From Table 1, it can be seen that the heat conductive sheets according to Examples 1 to 7 containing 40% by volume or more of graphite having an oil absorption of 250 ml / 100 g or less had little outgas and also had handleability. From the results of measuring the thermal conductivity of the heat conductive sheets according to Examples 1 to 7, it can be seen that these sheets exhibited thermal conductivity in the thickness direction.
On the other hand, the heat conductive sheets according to Comparative Examples 1 to 4 and 6 in which the graphite having an oil absorption amount of more than 250 ml / 100 g is mixed, have a large amount of outgas even if they have handleability, and outgas is hardly generated and handled. It can be seen that the heat conductive sheet did not have excellent properties. Also, it can be seen that the heat conductive sheet according to Comparative Example 5 in which the content ratio of the graphite satisfying the predetermined oil absorption amount is less than 40% by volume was inferior in handleability although outgas was not generated.

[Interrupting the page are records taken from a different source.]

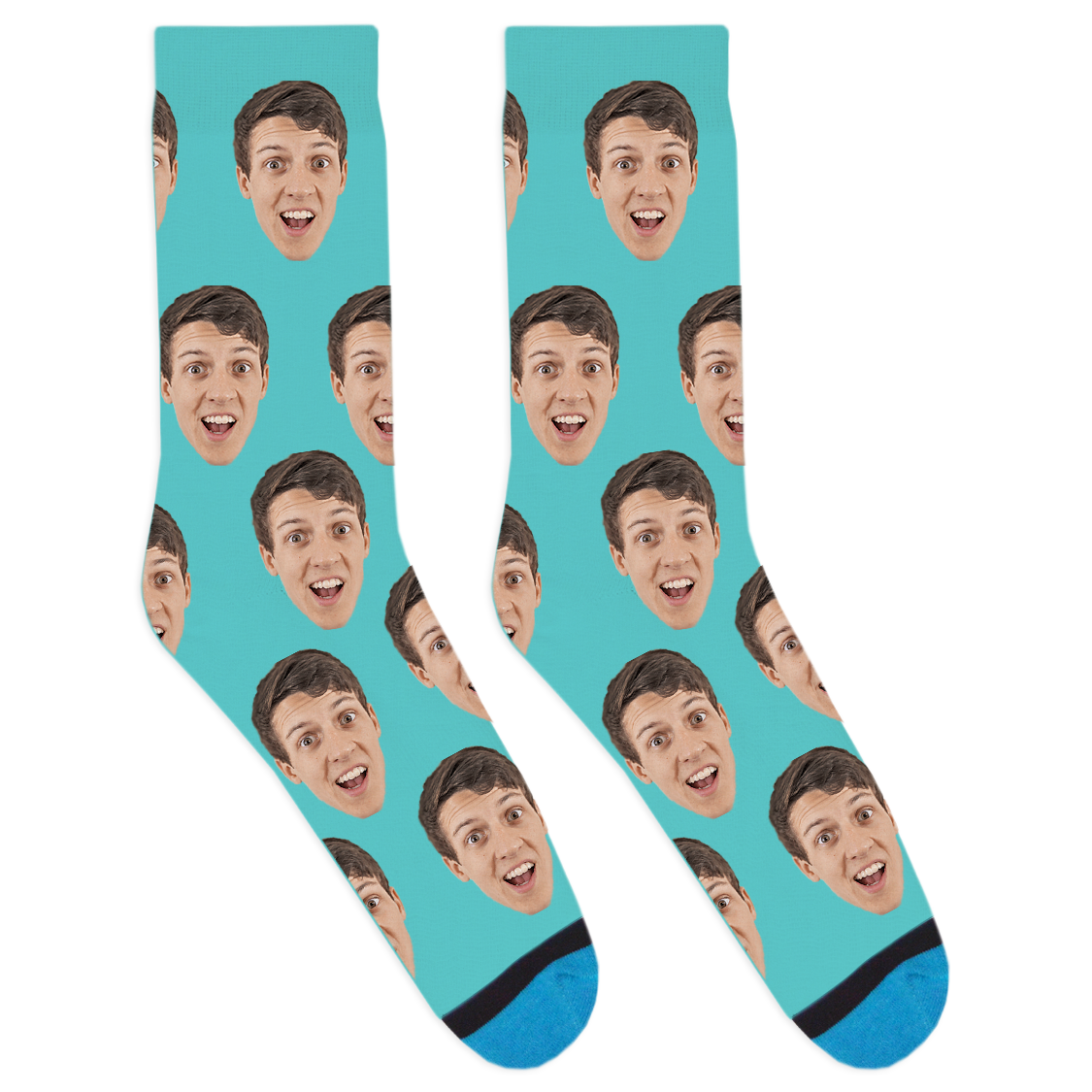 Custom Face Socks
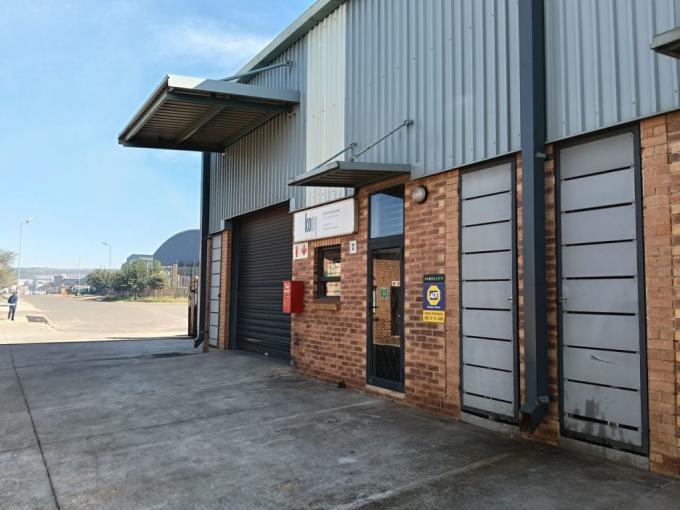 Commercial to Rent in Pretoria Central - Property to rent - MR679590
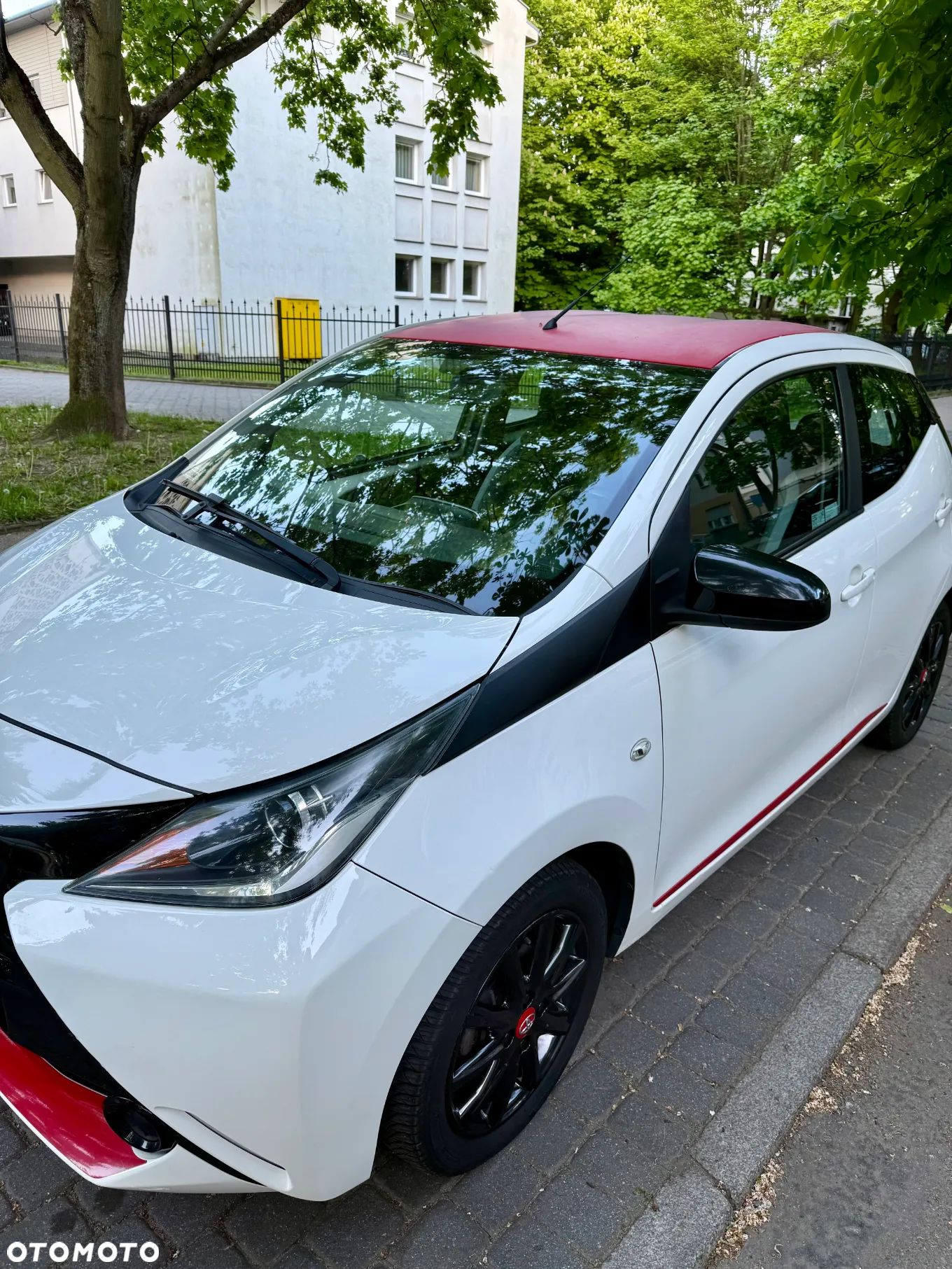 Toyota Aygo 1.0 VVT-i Sprint EU6 - 1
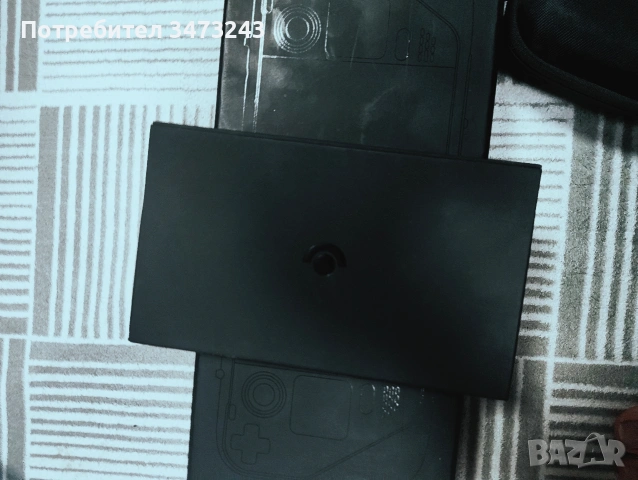 steam deck+ аксесоари и 512 гб карта памет, снимка 6 - Други игри и конзоли - 54511937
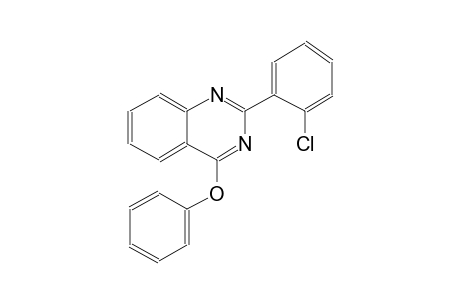 2-(2-chlorophenyl)-4-phenoxyquinazoline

  ADVANTAGE OF THE INVENTION According to this invention, the heat conductive sheet which is hard to generate | occur | produce an outgas and is excellent in handleability can be provided.

Claims (5)

A heat conductive sheet containing graphite and resin,
The oil absorption of the graphite is 250 ml / 100 g or less,
The graphite is oriented in the thickness direction of the heat conductive sheet, and,
The volume fraction of the graphite in the heat conductive sheet is 40% by volume or more,
Thermal conductive sheet.   The heat conductive sheet according to claim 1, wherein the graphite has a volume average particle size of 40 μm or more and 260 μm or less.   The heat conductive sheet according to claim 1, wherein the graphite is artificial graphite. The heat conductive sheet according to claim 1, wherein the BET specific surface area of the graphite is 1 m ² / g or more and 30 m ² / g or less.   The heat conductive sheet according to claim 1, wherein the resin is a thermoplastic fluororesin.